Il me montre l'écran de son ordinateur, et son Sims en train de préparer un repas avec sa famille. Tout le monde est au travail, même les enfants qui sont montés sur un tabouret. Voir des bouts de pixel manger d'autres bouts de pixel me donne encore plus faim.

— J'ai une idée, continue Samuel en fermant son PC un peu violemment pour moi. Nous aussi, on va cuisiner.

— Il n'est que dix-sept heures... je sais qu'en Angleterre, c'est courant de dîner super tôt, mais je n'y tiens pas forcément. Je ne suis pas une poule.
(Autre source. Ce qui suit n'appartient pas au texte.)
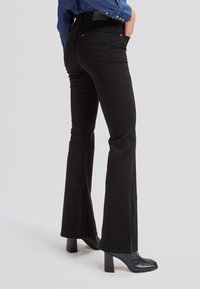 Personne portant un jean flare noir taille haute, des bottes noires à talons et une chemise bleue à manches longues, debout avec une main dans la poche.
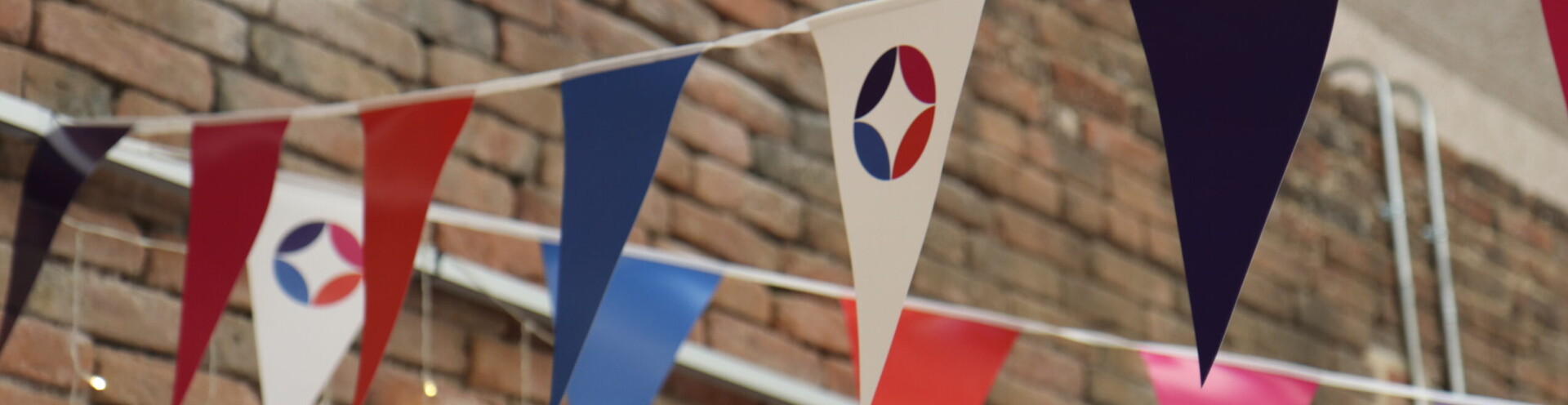 Photo of bunting flags with Barnwood Circle logo and brand colours of pink, purple. orange and blue.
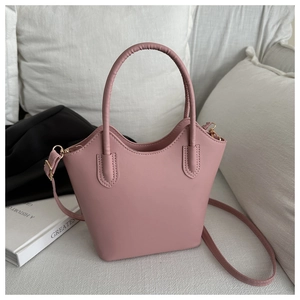 Detail of rose pink bucket bag on sofa with leather texture and gold hardware details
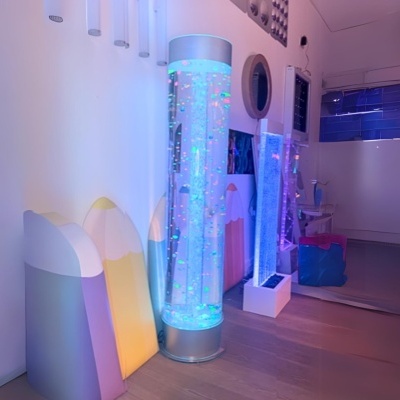 Luminárias decorativas coloridas em ambiente interno com chão de madeira.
Et comme pour me contredire, mon ventre gargouille avec un grand bruit. Je baisse la tête, franchement honteux. Mes pommettes sont plus rouges que mon pull.
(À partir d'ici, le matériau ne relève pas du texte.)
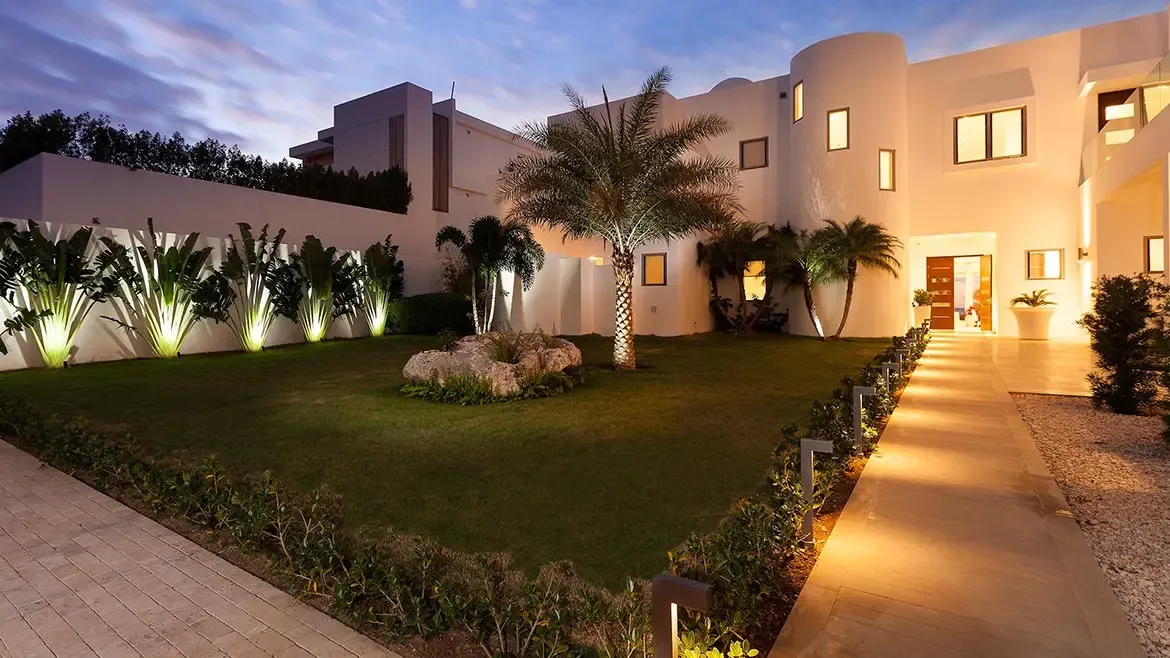 This ultra-modern luxury villa in Anguilla features a stunning illuminated landscape with manicured lawns and tropical palm trees. The white minimalist architecture creates a striking contrast against the evening sky, offering an elegant sanctuary for a high-end Caribbean escape.
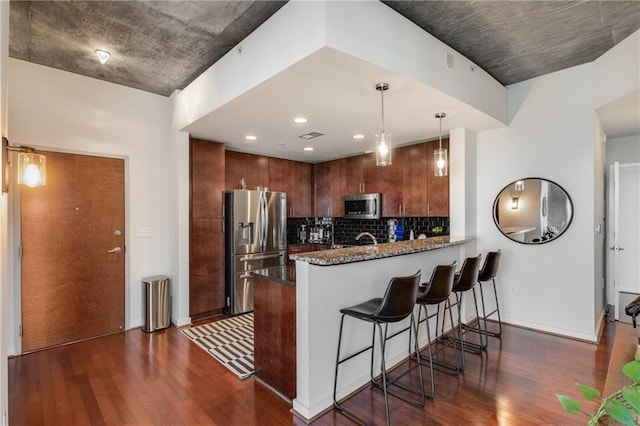 kitchen featuring stainless steel appliances, dark wood-style flooring, a peninsula, and backsplash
— Je n'ai pas dit qu'on allait cuisiner le repas du soir. Juste nous faire un petit goûter. Enfin, te faire un petit goûter, le grand affamé.

Il quitte le canapé pour venir me rejoindre à mon bureau, et m'embrasse très rapidement la joue. Ma concentration est définitivement perdue. Je ne pense plus à régler cette erreur de codage, mais à réclamer plus de baisers de ce genre. Je suis un faible.

Je ferme donc à mon tour mon ordinateur, en prenant soin de sauvegarder ce que j'ai fait, et je vais retourner Samuel dans la cuisine. Il est déjà en train de sortir les bols, les ustensiles et mieux encore, le chocolat.

— Tu vas me faire tes fameux brownies ?

On va faire mes fameux brownies. Tu vas participer.

Je remonte les manches de mon pull et je me lave les mains pour acquiescer à ses dires. Je suis prêt à remuer de la pâte ou m'occuper du chocolat.

— Tu me fais fondre les palets s'il te plaît ?

Rapide comme l'éclair, il les a déjà pesés dans un saladier en verre. Il n'y a pas que sur les parquets que cet homme est doué. Mettez-le dans une cuisine pour pâtisser et il sera merveilleux. Il devrait s'inscrire à cette émission culinaire dont le nom m'échappe.

J'attrape donc le récipient pour le placer dans le micro-ondes, comme je l'ai toujours appris.

— Hors de question d'utiliser ce truc. Tu le fais au bain-marie. Tu prends une grande casserole d'eau chaude, tu la poses sur le feu et tu plonges très légèrement le saladier de chocolat dedans. Et ensuite, tu remues pour que ça fonde.

Qu'est-ce que je disais ? Un vrai pâtissier. Je m'exécute donc sans rechigner, parce que je sais que je vais être récompensé par une délicieuse odeur de cacao flottant dans la cuisine. Mon ventre en gargouille d'autant plus.

— Et l'affamé, je t'interdis de grignoter la marchandise ou je te préviens, je te punis.

— Tu me punis ? Comme un enfant de cinq ans ? Pas de dessert et direct au lit ?

Je m'amuse, tourné vers lui et ne faisant plus attention à mon chocolat. Il est en face de moi, en train de préparer la pâte pour les brownies : les œufs, le sucre et la vanille. Tout en ne me quittant pas des yeux, il va faire chauffer le beurre au micro-ondes. Lui, bizarrement, il y a droit.